SUPR
Historical language models and cipher type detection of historical encrypted manuscripts
Dnr:

NAISS 2023/22-1324

Type:

NAISS Small Compute

Principal Investigator:

Beáta Megyesi

Affiliation:

Stockholms universitet

Start Date:

2024-01-08

End Date:

2025-02-01

Primary Classification:

10208: Language Technology (Computational Linguistics)

Allocation

Abstract

The aim of the project is to digitize, process and decrypt historical encrypted sources (ciphers) and to provide tools for (semi)-automatic transcription and decryption. We focus on the development of software tools for automatic analysis allowing users to decrypt various types of historical encrypted documents.
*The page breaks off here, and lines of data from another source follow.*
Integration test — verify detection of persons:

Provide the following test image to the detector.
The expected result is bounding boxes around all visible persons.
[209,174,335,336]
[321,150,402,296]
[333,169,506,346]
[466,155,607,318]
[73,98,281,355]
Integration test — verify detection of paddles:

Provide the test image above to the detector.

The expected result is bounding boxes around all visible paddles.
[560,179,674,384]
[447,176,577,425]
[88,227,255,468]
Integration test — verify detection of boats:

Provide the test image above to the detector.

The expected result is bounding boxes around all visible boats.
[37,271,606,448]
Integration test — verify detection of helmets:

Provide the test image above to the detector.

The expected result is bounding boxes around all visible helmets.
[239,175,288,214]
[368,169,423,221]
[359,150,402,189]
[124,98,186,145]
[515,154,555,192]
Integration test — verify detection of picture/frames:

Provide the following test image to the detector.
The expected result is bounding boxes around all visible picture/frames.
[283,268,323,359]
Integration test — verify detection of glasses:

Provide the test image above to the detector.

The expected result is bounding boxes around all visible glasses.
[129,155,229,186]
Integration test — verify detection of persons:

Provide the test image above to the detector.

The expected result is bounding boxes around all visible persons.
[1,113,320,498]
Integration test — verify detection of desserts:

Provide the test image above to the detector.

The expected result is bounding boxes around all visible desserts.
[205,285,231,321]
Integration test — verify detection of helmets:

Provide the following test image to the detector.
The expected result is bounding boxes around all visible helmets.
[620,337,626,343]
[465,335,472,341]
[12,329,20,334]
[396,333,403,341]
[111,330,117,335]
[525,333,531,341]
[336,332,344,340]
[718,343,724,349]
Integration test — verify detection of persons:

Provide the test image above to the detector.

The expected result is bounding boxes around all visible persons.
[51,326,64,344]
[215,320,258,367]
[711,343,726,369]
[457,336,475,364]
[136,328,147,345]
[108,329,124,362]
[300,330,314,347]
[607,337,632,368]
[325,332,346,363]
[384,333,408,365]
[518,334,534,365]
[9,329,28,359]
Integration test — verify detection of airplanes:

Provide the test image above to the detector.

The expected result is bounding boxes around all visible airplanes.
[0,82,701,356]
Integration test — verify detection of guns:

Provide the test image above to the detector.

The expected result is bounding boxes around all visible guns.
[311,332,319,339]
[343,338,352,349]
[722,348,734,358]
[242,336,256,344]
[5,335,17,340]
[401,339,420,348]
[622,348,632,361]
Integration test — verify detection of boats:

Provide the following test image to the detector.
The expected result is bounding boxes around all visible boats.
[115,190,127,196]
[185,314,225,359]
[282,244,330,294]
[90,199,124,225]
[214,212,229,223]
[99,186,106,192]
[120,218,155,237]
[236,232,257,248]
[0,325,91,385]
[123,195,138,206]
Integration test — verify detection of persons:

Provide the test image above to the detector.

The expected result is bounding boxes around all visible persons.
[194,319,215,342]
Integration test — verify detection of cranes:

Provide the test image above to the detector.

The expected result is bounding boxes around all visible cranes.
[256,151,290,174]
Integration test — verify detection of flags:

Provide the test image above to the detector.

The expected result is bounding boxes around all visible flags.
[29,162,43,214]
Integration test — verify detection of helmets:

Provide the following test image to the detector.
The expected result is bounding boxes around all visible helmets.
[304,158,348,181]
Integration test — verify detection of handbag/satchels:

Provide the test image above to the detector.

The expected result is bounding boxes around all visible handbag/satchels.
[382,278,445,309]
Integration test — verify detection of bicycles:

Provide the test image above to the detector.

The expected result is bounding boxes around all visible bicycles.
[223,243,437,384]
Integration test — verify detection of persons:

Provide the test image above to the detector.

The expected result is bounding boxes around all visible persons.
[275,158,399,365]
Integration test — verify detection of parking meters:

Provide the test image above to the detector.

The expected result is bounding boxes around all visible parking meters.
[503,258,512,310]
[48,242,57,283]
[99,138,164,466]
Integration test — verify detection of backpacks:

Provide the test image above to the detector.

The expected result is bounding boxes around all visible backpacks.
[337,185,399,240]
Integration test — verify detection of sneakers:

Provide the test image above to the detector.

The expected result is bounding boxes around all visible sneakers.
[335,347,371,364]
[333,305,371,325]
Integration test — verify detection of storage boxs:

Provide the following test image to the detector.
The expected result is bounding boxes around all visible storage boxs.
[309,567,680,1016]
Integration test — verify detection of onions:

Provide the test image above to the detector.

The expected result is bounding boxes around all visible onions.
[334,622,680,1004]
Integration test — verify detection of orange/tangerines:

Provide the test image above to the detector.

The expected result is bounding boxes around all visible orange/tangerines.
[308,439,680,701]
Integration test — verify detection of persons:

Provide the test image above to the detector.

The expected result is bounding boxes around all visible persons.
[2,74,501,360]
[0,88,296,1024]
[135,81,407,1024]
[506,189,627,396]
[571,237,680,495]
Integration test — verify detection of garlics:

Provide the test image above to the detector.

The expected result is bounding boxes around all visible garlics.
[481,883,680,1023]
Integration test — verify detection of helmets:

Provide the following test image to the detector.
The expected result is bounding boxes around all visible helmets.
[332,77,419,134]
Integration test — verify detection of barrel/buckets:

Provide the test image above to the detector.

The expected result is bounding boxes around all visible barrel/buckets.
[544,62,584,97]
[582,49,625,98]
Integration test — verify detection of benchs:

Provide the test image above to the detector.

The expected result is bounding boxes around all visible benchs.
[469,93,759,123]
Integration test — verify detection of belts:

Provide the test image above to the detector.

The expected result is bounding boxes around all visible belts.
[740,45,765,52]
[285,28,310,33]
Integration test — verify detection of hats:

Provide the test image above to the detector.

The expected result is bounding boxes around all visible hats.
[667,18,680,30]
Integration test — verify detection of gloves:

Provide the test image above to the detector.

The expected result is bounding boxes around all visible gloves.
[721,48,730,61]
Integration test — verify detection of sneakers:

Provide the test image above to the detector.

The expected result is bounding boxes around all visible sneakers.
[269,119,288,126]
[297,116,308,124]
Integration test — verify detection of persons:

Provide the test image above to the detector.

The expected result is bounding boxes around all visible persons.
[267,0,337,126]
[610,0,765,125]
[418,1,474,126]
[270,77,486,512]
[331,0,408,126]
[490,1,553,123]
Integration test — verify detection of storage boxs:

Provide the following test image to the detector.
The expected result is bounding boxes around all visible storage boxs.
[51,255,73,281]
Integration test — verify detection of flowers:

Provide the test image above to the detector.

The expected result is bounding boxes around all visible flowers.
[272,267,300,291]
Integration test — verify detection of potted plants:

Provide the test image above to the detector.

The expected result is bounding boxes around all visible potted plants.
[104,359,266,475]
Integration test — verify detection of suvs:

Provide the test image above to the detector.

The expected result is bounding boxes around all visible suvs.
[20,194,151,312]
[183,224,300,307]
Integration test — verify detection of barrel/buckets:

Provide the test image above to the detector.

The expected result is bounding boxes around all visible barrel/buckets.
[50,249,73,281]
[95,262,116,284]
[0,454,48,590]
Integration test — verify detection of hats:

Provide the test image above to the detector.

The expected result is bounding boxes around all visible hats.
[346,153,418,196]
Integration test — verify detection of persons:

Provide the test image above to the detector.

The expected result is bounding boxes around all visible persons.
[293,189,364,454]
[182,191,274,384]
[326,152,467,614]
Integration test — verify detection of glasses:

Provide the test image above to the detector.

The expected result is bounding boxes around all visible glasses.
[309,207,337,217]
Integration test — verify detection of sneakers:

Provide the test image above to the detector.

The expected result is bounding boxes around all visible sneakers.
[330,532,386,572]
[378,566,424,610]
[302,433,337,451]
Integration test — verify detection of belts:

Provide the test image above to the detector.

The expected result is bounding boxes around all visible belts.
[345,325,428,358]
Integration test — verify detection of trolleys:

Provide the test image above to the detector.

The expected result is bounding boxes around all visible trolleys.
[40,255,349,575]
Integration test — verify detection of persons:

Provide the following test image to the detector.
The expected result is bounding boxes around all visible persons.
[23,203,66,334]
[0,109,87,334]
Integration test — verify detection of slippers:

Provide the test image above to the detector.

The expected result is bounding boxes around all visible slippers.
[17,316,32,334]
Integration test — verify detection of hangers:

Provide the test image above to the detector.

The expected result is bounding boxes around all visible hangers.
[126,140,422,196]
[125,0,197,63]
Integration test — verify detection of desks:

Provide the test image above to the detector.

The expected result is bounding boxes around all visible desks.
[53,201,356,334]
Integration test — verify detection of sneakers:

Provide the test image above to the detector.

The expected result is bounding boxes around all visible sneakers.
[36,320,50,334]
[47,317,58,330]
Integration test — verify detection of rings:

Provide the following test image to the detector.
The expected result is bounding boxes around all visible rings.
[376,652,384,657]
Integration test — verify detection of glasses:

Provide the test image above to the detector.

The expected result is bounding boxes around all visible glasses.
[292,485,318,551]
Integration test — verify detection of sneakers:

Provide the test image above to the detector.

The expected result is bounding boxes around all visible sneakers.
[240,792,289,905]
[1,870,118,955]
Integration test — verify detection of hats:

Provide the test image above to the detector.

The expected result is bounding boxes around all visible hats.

The process of automatic decryption includes hand-written text recognition to automatically convert the manuscript images to machine-readable, transcribed text format and a mapping of symbols with a transcription scheme, the detection of the plaintext language (underlying language) of the cipher on the basis of historical text sources, the automatic identification of the cipher type, the cryptanalysis of the ciphertext, and finally its decryption. We experiment with various types of deep learning algorithms, including zero-shot and few shot learning with and without pretrained language models for the transcription and decryption of ciphers. In 2024 we plan to run experiments on cipher type detection based on images, and transcribed plaintext. We also aim to create historical language models for named entity recognition, and correction of transcription errors.